Leggendo oggi le molte lettere indirizzate a Edvige, ai suoi genitori, ai figli, alle persone con cui aveva rapporti di affari, emerge l’alta qualità della scrittura di Massimo Sella.
Il fraseggio, la coloratura della fantasia nel descrivere i fatti, l’indagine umana e affettuosa delle relazioni e la descrizione dei luoghi conferivano alla sua scrittura un interesse e un piacere per la conoscenza dei fatti descritti.
Di stampato e pubblicato non vi è che la Bürsch e questo fu per merito del figlio Alfonso.
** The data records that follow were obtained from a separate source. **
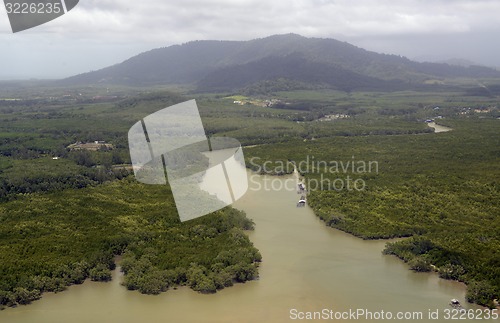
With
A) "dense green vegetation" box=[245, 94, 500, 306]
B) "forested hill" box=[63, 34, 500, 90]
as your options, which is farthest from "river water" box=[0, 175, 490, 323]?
"forested hill" box=[63, 34, 500, 90]

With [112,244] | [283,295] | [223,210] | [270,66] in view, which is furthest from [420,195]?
[270,66]

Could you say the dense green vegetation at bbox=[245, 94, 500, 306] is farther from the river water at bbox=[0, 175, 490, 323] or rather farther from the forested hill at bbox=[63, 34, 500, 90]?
the forested hill at bbox=[63, 34, 500, 90]

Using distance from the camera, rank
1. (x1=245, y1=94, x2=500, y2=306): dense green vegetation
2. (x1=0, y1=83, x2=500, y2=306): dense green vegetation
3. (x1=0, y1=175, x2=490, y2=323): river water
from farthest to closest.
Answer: (x1=245, y1=94, x2=500, y2=306): dense green vegetation
(x1=0, y1=83, x2=500, y2=306): dense green vegetation
(x1=0, y1=175, x2=490, y2=323): river water

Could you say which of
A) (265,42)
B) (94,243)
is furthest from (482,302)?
(265,42)

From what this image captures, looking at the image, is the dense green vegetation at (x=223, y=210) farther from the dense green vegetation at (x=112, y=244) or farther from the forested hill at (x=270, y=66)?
the forested hill at (x=270, y=66)

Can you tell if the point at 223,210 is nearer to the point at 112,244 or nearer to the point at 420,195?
the point at 112,244

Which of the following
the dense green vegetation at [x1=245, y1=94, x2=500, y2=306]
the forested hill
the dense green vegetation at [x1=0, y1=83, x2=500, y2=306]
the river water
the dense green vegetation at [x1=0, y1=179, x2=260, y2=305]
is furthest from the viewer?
the forested hill

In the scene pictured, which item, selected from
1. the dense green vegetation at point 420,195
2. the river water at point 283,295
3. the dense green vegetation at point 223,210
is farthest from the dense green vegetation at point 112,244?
the dense green vegetation at point 420,195
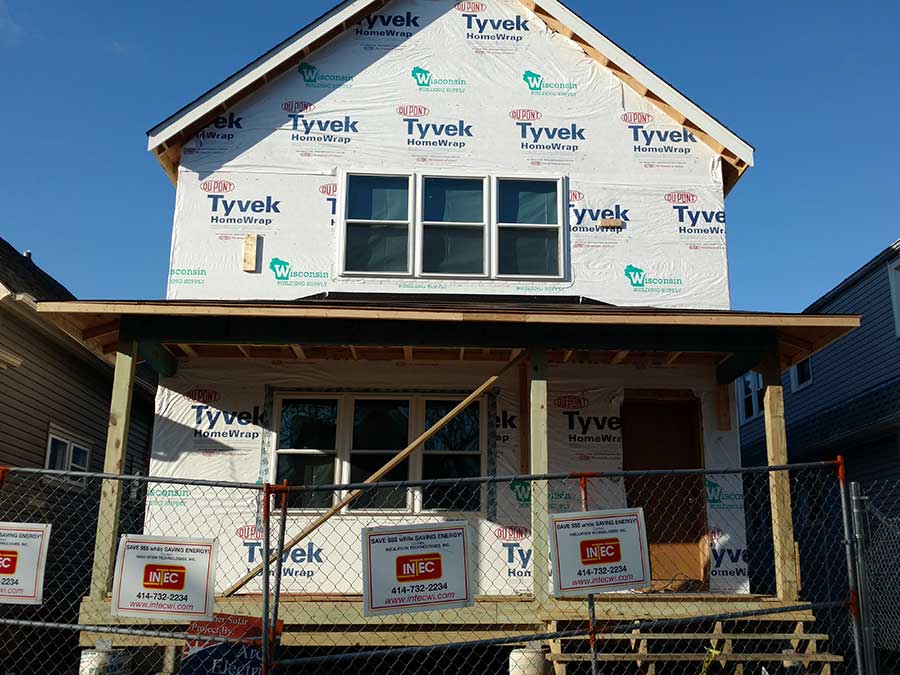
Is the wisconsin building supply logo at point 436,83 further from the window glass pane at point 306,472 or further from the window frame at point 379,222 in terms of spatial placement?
the window glass pane at point 306,472

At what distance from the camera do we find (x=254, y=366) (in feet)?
36.7

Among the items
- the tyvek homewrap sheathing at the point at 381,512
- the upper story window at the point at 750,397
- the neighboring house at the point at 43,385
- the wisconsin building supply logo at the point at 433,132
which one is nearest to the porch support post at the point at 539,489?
the tyvek homewrap sheathing at the point at 381,512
Gli altri scritti furono quasi tutti dedicati ai membri della famiglia, a cominciare con le Lettere a Silvia, la nipote, e furono "pubblicati" come una sorta di edizione interna alla famiglia con bella presentazione, quasi a rappresentare la qualità privata del suo mondo relazionale.
Del resto leggendo le lettere di lavoro, quasi sempre ne emerge una qualità di scrittura e un resa dell'atmosfera che vanno oltre le necessità divulgative di una pubblicazione di lavoro.
Bambino, già scriveva con proprietà del significato delle sue emozioni, rivolgendosi ai genitori genuinamente amati, così come si evince dalle tante lettere conservate che scrisse dai primi anni fino agli ultimi della sua vita. Queste in sé offrono un paesaggio della storia e dello sviluppo della famiglia, oltre che di lui stesso.
Così le molte pubblicazioni scientifiche portano l’impronta di una scrittura rigorosa, ma nello stesso tempo illuminata da una visione tridimensionale del fenomeno investigato, al di là della pura dizione tecnica.
Nel 1943 morì l’amatissima moglie Edvige e al contempo l’Istria e Rovigno furono perdute all’Italia e così l’Istituto di Biologia Marina, da lui diretto e condotto a progressivo sviluppo lungo i 20 anni in cui lo diresse, lo amò e lo rese più ricco e completo. Durante questo momento di tormento emotivo e lotta per non precipitare in un lutto infinito e senza uscita, egli intraprese un lungo viaggio di risalita e lo scrittore compiuto e latente ne emerse; ben fu riconosciuto dal figlio Alfonso che dopo la sua morte curò e pubblicò il testo del padre sulla Valle di Edvige, La Bürsch.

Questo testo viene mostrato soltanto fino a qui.